Matthew is involved in a group doing code review, together with another SSI Fellow Thibault Lestang.
Q2 Dave: Putting on training for PhD and postdocs, very basic software development/programming (intro to Shell, setting up an IDE, basic version control with Git/Github). Need a good, fundamental course before getting into research. Could I harvest some courses/material, get some advice, suggest building blocks?
A2 Ed: This is the Software Carpentry workshop! Designed for 2 days face-to-face, takes 2.5 days online.
A2 Lucia: GitHub Learning course has an interactive element. Also, look at Programming Historian especially the Shell lesson, also Python and R, written for humanists. "Not sure if it is a shared problem on your neck of the woods but for humanities a very big issue is make them aware of what these tools are for…If you just organise training they will not show up. Need to prove them why they are useful"
A2 Aleks: Look also at Data Carpentry and Library Carpentry for consideration of specific domains. You could mix and match some of these, eg manipulating and managing data in spreadsheets. Also data cleaning. Some domain-specific groups start with Carpentries materials and build/extend them. Also look in the Carpentries Incubator. You will need instructors who can deliver these courses, of course. Look at the UK mailing list too. "SSI is Working with Tracy Teal to develop a Carpentries-style curriculum to teach non-technical skills to more senior leaders of research / research software teams. Train the PI."
A2 Sarah Gibson: https://the-turing-way.netlify.app/ and https://alan-turing-institute.github.io/rse-course/ also for data science https://alan-turing-institute.github.io/rds-course/
A2 Matthew Bluteau: Another link to add to the pile for course resources: https://www.bristol.ac.uk/acrc/research-software-engineering/training/
Q3 Colin Sauze: How prevalent is it for Carpentries-style courses to be a formal part of PhD programmes?

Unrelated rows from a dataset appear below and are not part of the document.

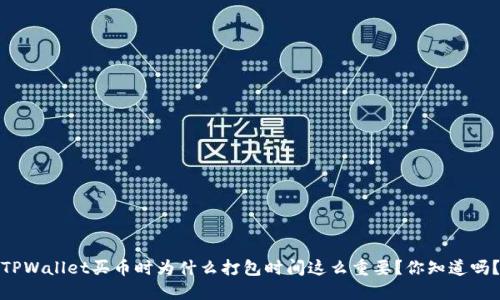 TPWallet买币时为什么打包时间这么重要？你知道吗？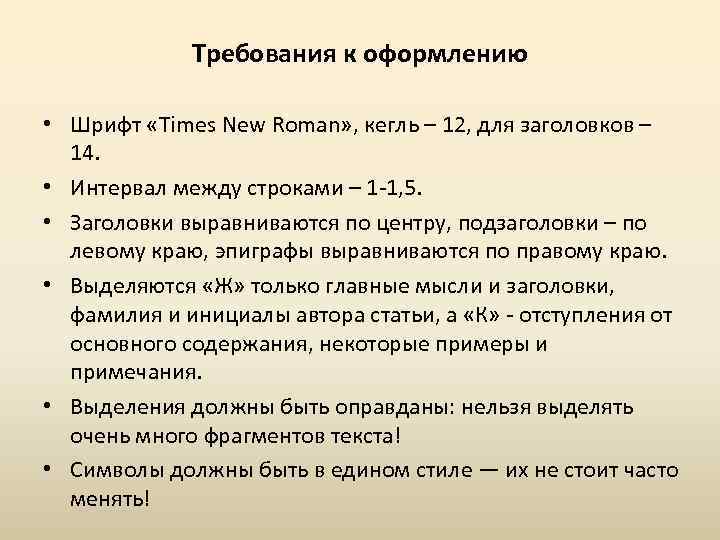 Требования к оформлению • Шрифт «Times New Roman» , кегль – 12, для заголовков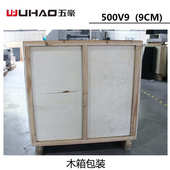 五豪500V9电动快速程控切纸机图文标书文件相册重型裁纸机裁纸刀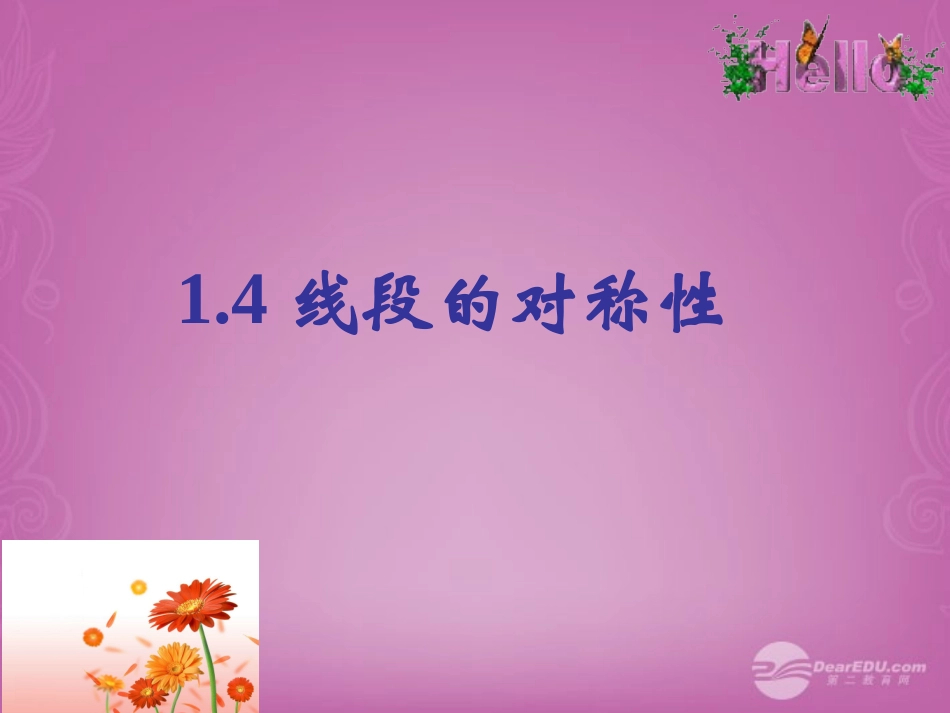 江苏省宿迁市泗洪县洪翔中学八年级数学上册-1.4-线段的对称性课件(1)-苏科版_第1页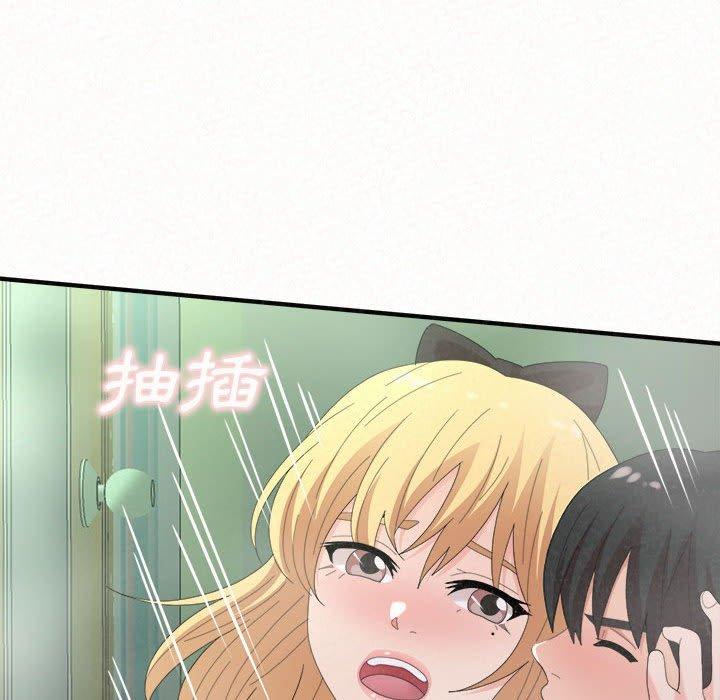 [韩国漫画] 姐姐都哈我 剧情,熟女人妻,巨乳大奶#[162P]-44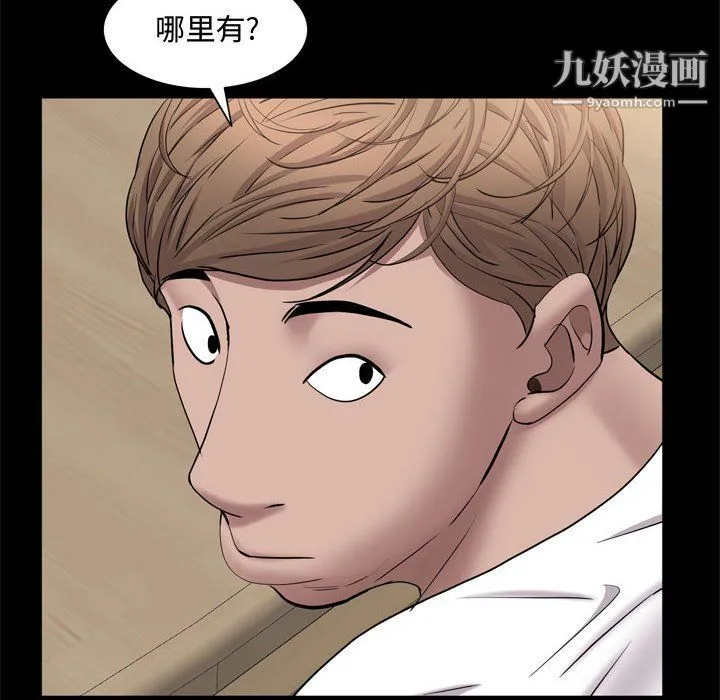 一次成瘾 第69話 第25页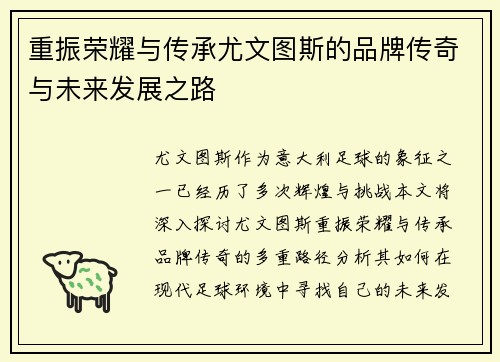 重振荣耀与传承尤文图斯的品牌传奇与未来发展之路 重振荣耀与传承尤文图斯的品牌传奇与未来发展之路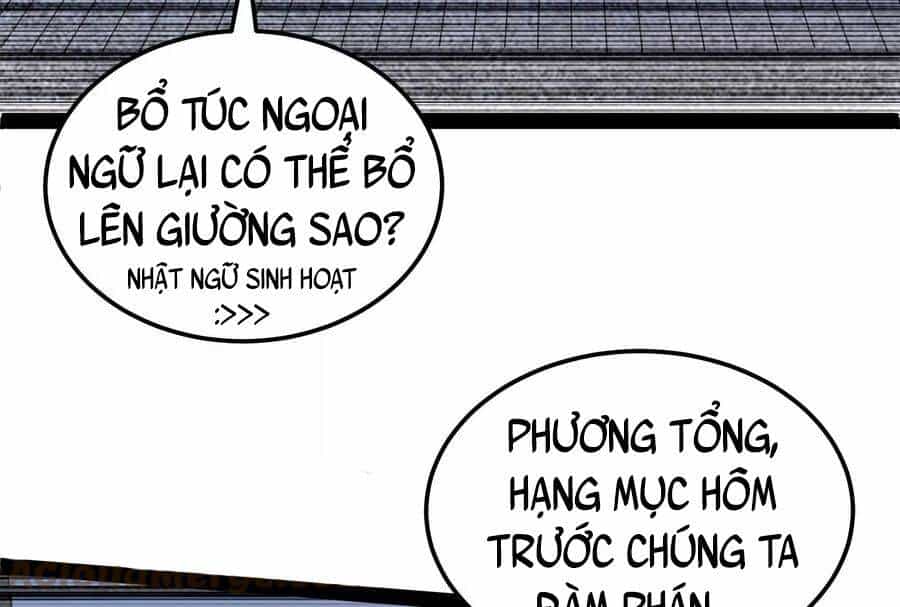 Đánh Bại Chư Thiên - Chương 83 - ảnh 140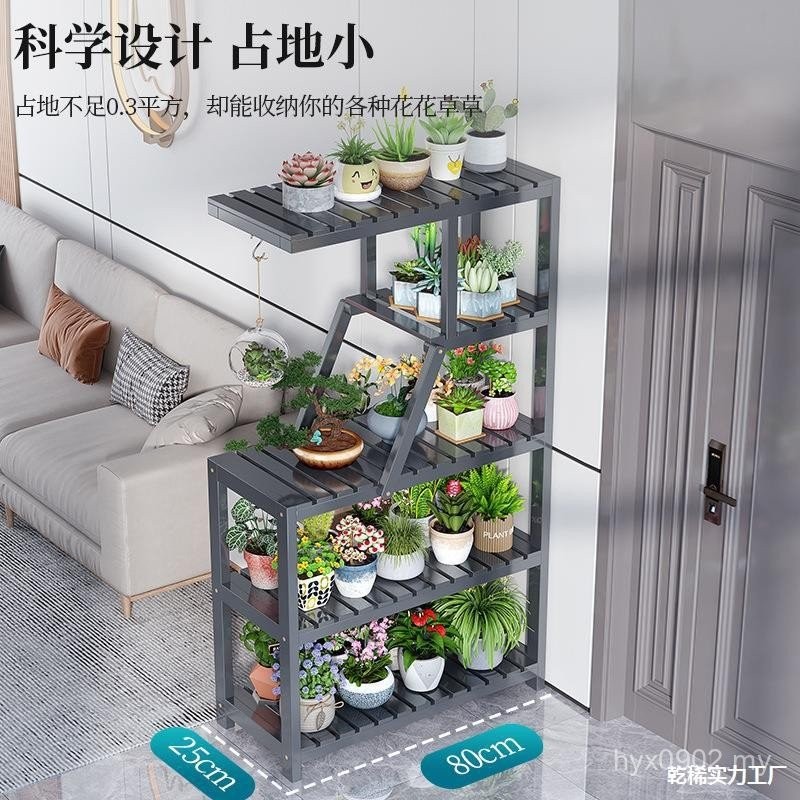 Indoor Table Vegetable Bracket Simple Balcony Shelf Creative Floor ...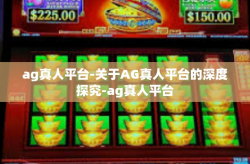 ag真人平台-关于AG真人平台的深度探究-ag真人平台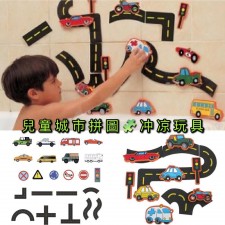 兒童城市拼圖 沖涼玩具 (U1079)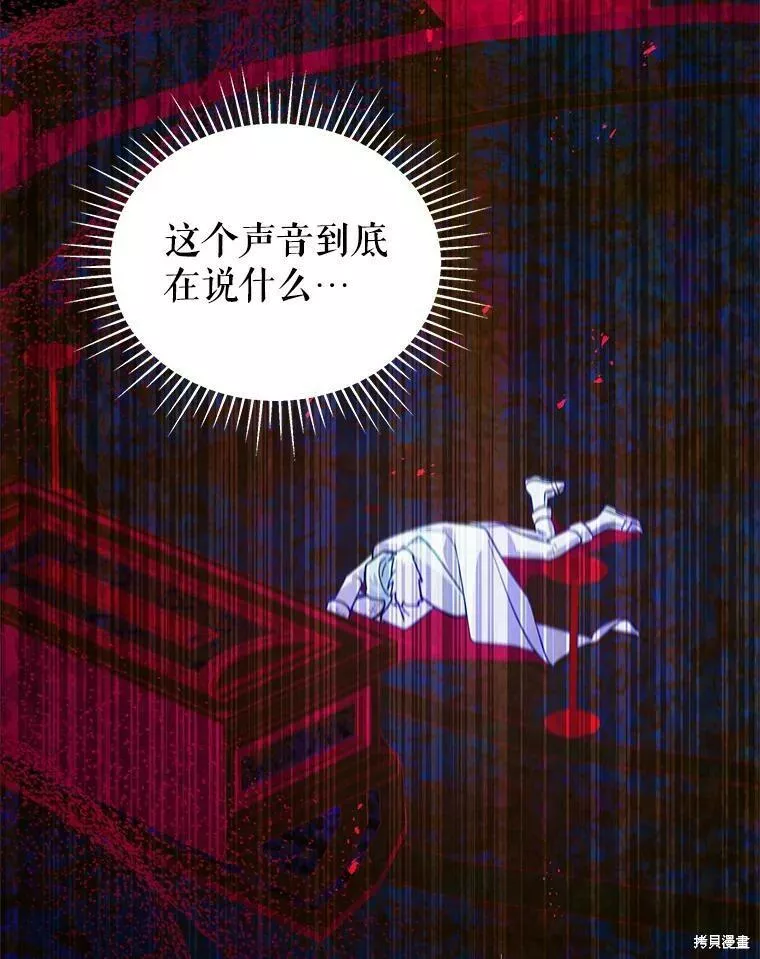 不可接近的小姐漫画,第74话44图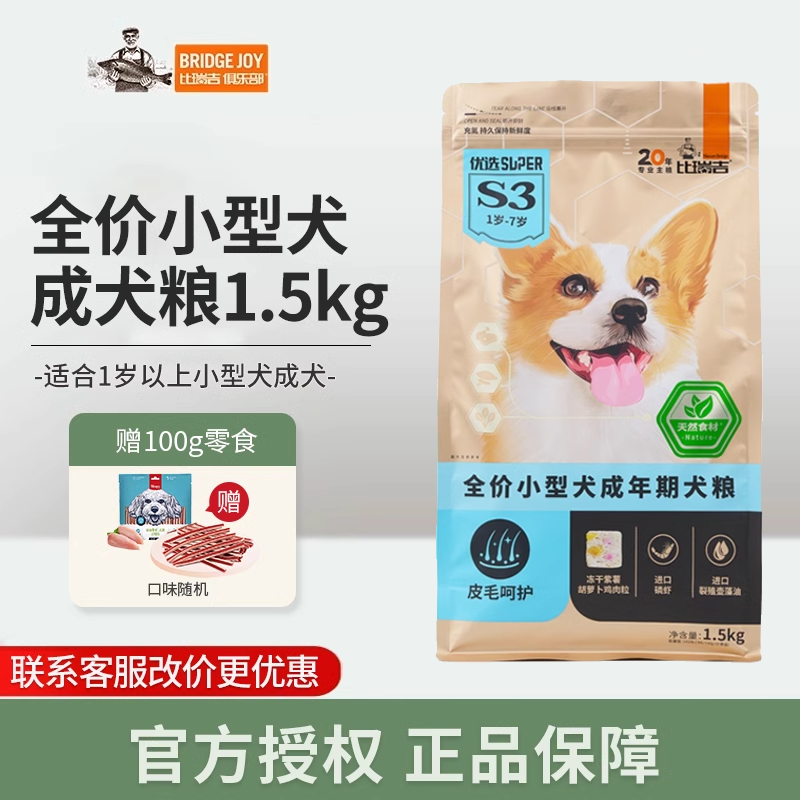 比瑞吉优选冻干狗粮全价小型犬成年期犬粮添加胡萝卜海藻1.5kg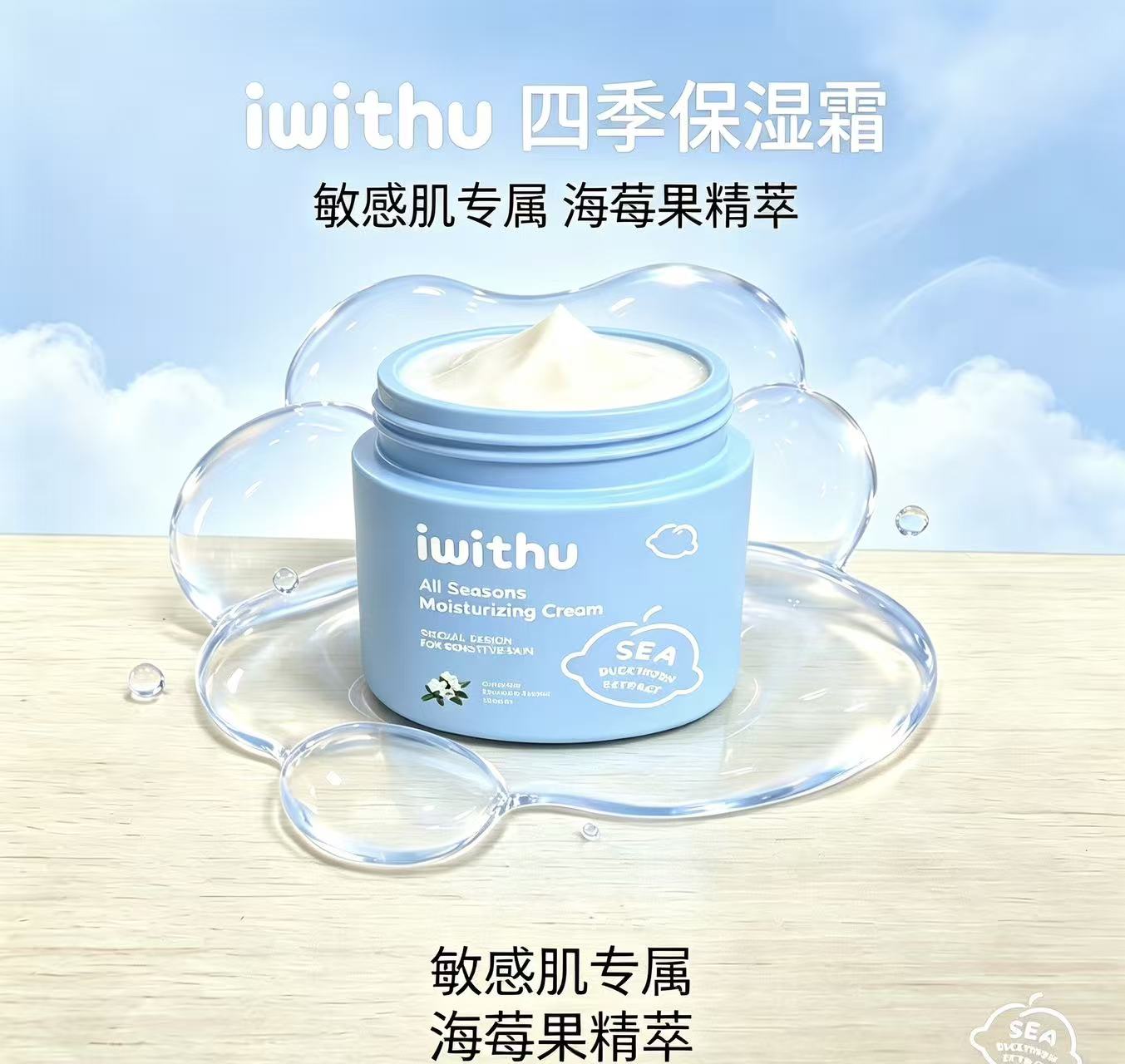 iwishu All Seasons Moisturizing Cream | Gentle Hydration for Sensitive Skin with Camellia & Sea Buckthorn Extracts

A3 Matthew Bluteau: This exists for the Scottish University Physics Alliance (SUPA). Software Carpentry workshop is part of the optional syllabus. Not mandatory training, but PhD students need to have certain amount of non-domain-specific training, and the Carpentries is there.
A3 Jannetta Steyn: PhDs at Newcastle have to take a certain number of workshops, and she is putting on the Carpentries workshops as part of this.
Phil Reed thanked Mario and Eirini from this group who helped with Library Carpentry survey data analysis (raised at the last meeting of this group).